## YOUR TASK
Find every line in the records that contains the string "viewBox", and copy each of those lines.

## Stored data entries
..............................

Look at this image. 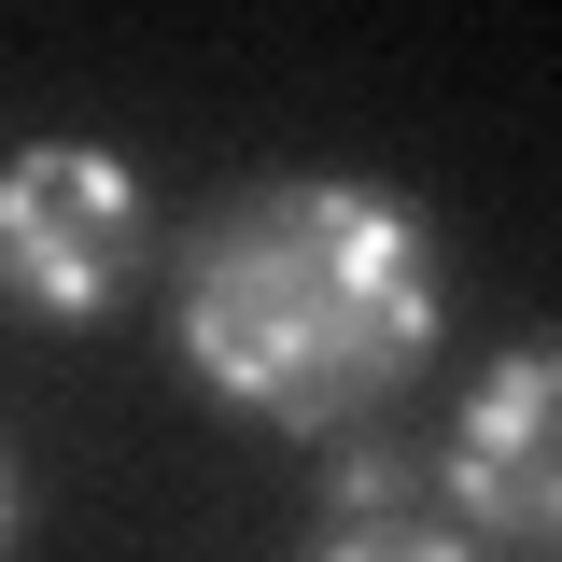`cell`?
Here are the masks:
<instances>
[{
    "label": "cell",
    "mask_w": 562,
    "mask_h": 562,
    "mask_svg": "<svg viewBox=\"0 0 562 562\" xmlns=\"http://www.w3.org/2000/svg\"><path fill=\"white\" fill-rule=\"evenodd\" d=\"M14 535H29V479H14V450H0V562H14Z\"/></svg>",
    "instance_id": "5b68a950"
},
{
    "label": "cell",
    "mask_w": 562,
    "mask_h": 562,
    "mask_svg": "<svg viewBox=\"0 0 562 562\" xmlns=\"http://www.w3.org/2000/svg\"><path fill=\"white\" fill-rule=\"evenodd\" d=\"M436 479L479 520V549H562V338H520L506 366H479Z\"/></svg>",
    "instance_id": "3957f363"
},
{
    "label": "cell",
    "mask_w": 562,
    "mask_h": 562,
    "mask_svg": "<svg viewBox=\"0 0 562 562\" xmlns=\"http://www.w3.org/2000/svg\"><path fill=\"white\" fill-rule=\"evenodd\" d=\"M155 268V211L99 140H29L0 155V295L43 324H113Z\"/></svg>",
    "instance_id": "7a4b0ae2"
},
{
    "label": "cell",
    "mask_w": 562,
    "mask_h": 562,
    "mask_svg": "<svg viewBox=\"0 0 562 562\" xmlns=\"http://www.w3.org/2000/svg\"><path fill=\"white\" fill-rule=\"evenodd\" d=\"M295 562H492L479 520L450 506V479H436V450H338V479H324V535Z\"/></svg>",
    "instance_id": "277c9868"
},
{
    "label": "cell",
    "mask_w": 562,
    "mask_h": 562,
    "mask_svg": "<svg viewBox=\"0 0 562 562\" xmlns=\"http://www.w3.org/2000/svg\"><path fill=\"white\" fill-rule=\"evenodd\" d=\"M436 324H450L436 225L351 169H281L211 198L169 268V351L198 366L211 408L281 436H366L436 366Z\"/></svg>",
    "instance_id": "6da1fadb"
}]
</instances>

..............................

## EXERCISE RESULT
    "mask_svg": "<svg viewBox=\"0 0 562 562\" xmlns=\"http://www.w3.org/2000/svg\"><path fill=\"white\" fill-rule=\"evenodd\" d=\"M14 535H29V479H14V450H0V562H14Z\"/></svg>",
    "mask_svg": "<svg viewBox=\"0 0 562 562\" xmlns=\"http://www.w3.org/2000/svg\"><path fill=\"white\" fill-rule=\"evenodd\" d=\"M436 479L479 520V549H562V338H520L506 366H479Z\"/></svg>",
    "mask_svg": "<svg viewBox=\"0 0 562 562\" xmlns=\"http://www.w3.org/2000/svg\"><path fill=\"white\" fill-rule=\"evenodd\" d=\"M155 268V211L99 140H29L0 155V295L43 324H113Z\"/></svg>",
    "mask_svg": "<svg viewBox=\"0 0 562 562\" xmlns=\"http://www.w3.org/2000/svg\"><path fill=\"white\" fill-rule=\"evenodd\" d=\"M295 562H492L479 520L450 506V479H436V450H338V479H324V535Z\"/></svg>",
    "mask_svg": "<svg viewBox=\"0 0 562 562\" xmlns=\"http://www.w3.org/2000/svg\"><path fill=\"white\" fill-rule=\"evenodd\" d=\"M436 324H450L436 225L351 169H281L211 198L169 268V351L198 366L211 408L281 436H366L436 366Z\"/></svg>",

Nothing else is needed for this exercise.